In any case if you are setting your content headers correctly in the AJAX request the server will not respond with an HTML page it will return status code 500 for the AJAX request without you needing to do anything, and if you are using https://github.com/airbrake/airbrake it is already integrated with rails so you dont need to set up that code block and you dont need to setup the environment condition like that, Airbrake.configure can have ignore_environments = %w(development test) . I think your problem might be more related to how you are setting up your ajax request.
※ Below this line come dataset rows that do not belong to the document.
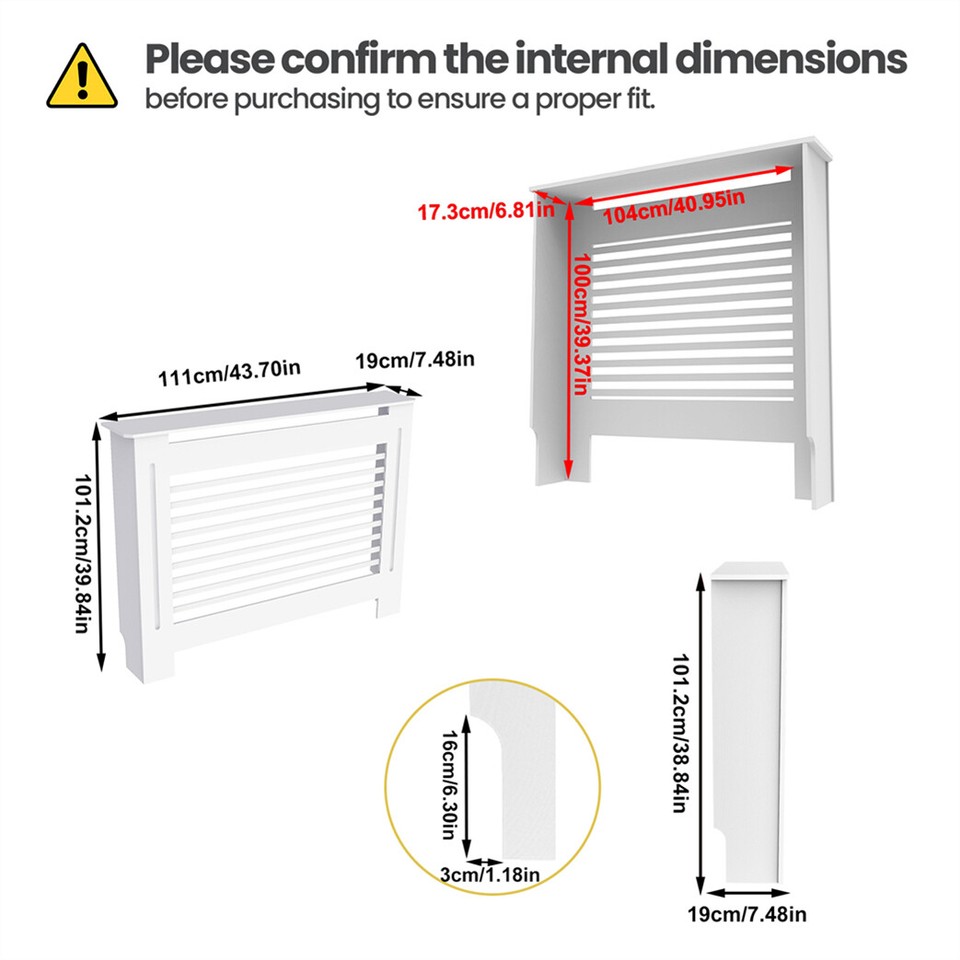 Please confirm the internal dimensions
before purchasing to ensure a proper fit.

17.3cm/6.81in
104cm/40.95in
100cm/39.37in

111cm/43.70in
19cm/7.48in
101.2cm/39.84in

16cm/6.30in
3cm/1.18in

101.2cm/38.84in
19cm/7.48in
Now I think that you should still be more specific, for example, if you are performing a save operation in the my_unpredicable_method(params) you might want to do

begin
  complex_operation_that_calls_save!_internally
rescue ActiveRecord::ReadOnlyRecord => invalid
  puts invalid.record.errors
end

if its connection errors then have a look at

begin
  response = Net::HTTP.post_form(...) # or any Net::HTTP call
rescue Timeout::Error, Errno::EINVAL, Errno::ECONNRESET, EOFError,
       Net::HTTPBadResponse, Net::HTTPHeaderSyntaxError, Net::ProtocolError => e
  ...
end

Is even to that, for your own procedures you create your own exception classes

class InvalidModifyType < StandardError; end

The more specific you are the more control you will have, the easier it will be to maintain and debug.